In alternative embodiments, secondary memory 710 may include other similar means for allowing computer programs or other instructions to be loaded into computer system 700. Such means may include, for example, a removable storage unit 722 and an interface 720. Examples of such may include a program cartridge and cartridge interface (such as that found in video game devices), a removable memory chip (such as an Erasable Programmable Read-Only Memory (EPROM), Universal Serial Bus (USB) flash memory, or PROM) and associated socket, and other removable storage units 722 and interfaces 720 which allow software and data to be transferred from the removable storage unit 722 to computer system 700. In general, Computer system 700 is controlled and coordinated by operating system (OS) software, which performs tasks such as process scheduling, memory management, networking and I/O services.
There may also be a communications interface 724 connecting to the bus 702. Communications interface 724 allows software and data to be transferred between computer system 700 and external devices. Examples of communications interface 724 may include a modem, a network interface (such as an Ethernet card), a communications port, a Personal Computer Memory Card International Association (PCMCIA) slot and card, etc. Software and data transferred via communications interface 724. The computer 700 communicates with other computing devices over a data network based on a special set of rules (i.e., a protocol). One of the common protocols is TCP/IP (Transmission Control Protocol/Internet Protocol) commonly used in the Internet. In general, the communication interface 724 manages the assembling of a data file into smaller packets that are transmitted over the data network or reassembles received packets into the original data file. In addition, the communication interface 724 handles the address part of each packet so that it gets to the right destination or intercepts packets destined for the computer 700. In this document, the terms “computer program medium”, “computer readable medium”, “computer recordable medium” and “computer usable medium” are used to generally refer to media such as removable storage drive 714 (e.g., flash storage drive), and/or a hard disk installed in hard disk drive 712. These computer program products are means for providing software to computer system 700. The invention is directed to such computer program products.
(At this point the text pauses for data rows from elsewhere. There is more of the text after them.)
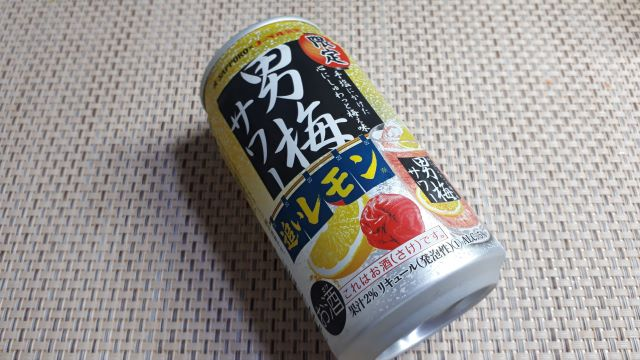 サッポロ「男梅サワー 追いレモン」の外見(オリジナル写真)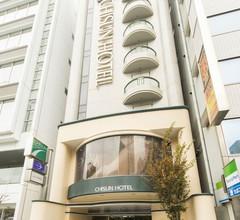 Chisun Hotel Hiroshima 2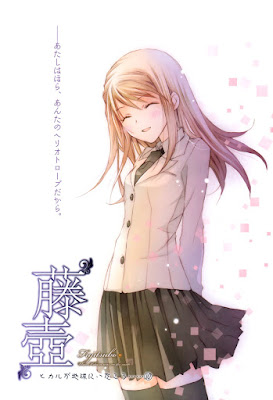[Novel] ヒカルが地球にいたころ…… 第01-10巻 [Hikaru ga Chikyuu ni Itakoro… vol 01-10] rar free download updated daily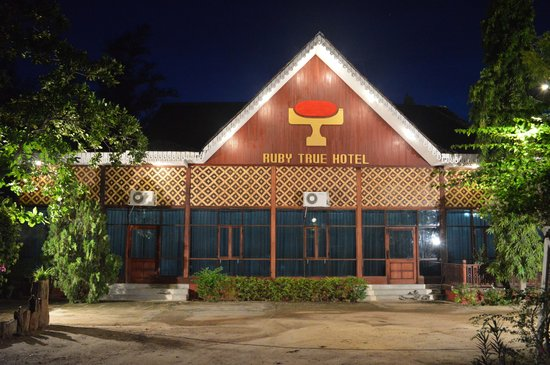 Ruby True Hotel : Night Front View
The computer system 700 may also include an input/output (I/O) interface 730, which provides the computer system 700 to access monitor, keyboard, mouse, printer, scanner, plotter, and the likes.
Computer programs (also called computer control logic) are stored as application modules 706 in main memory 708 and/or secondary memory 710. Computer programs may also be received via communications interface 724. Such computer programs, when executed, enable the computer system 700 to perform the features of the invention as discussed herein. In particular, the computer programs, when executed, enable the processor 704 to perform features of the invention. Accordingly, such computer programs represent controllers of the computer system 700.
In an embodiment where the invention is implemented using software, the software may be stored in a computer program product and loaded into computer system 700 using removable storage drive 714, hard drive 712, or communications interface 724. The application module 706, when executed by the processor 704, causes the processor 704 to perform the functions of the invention as described herein.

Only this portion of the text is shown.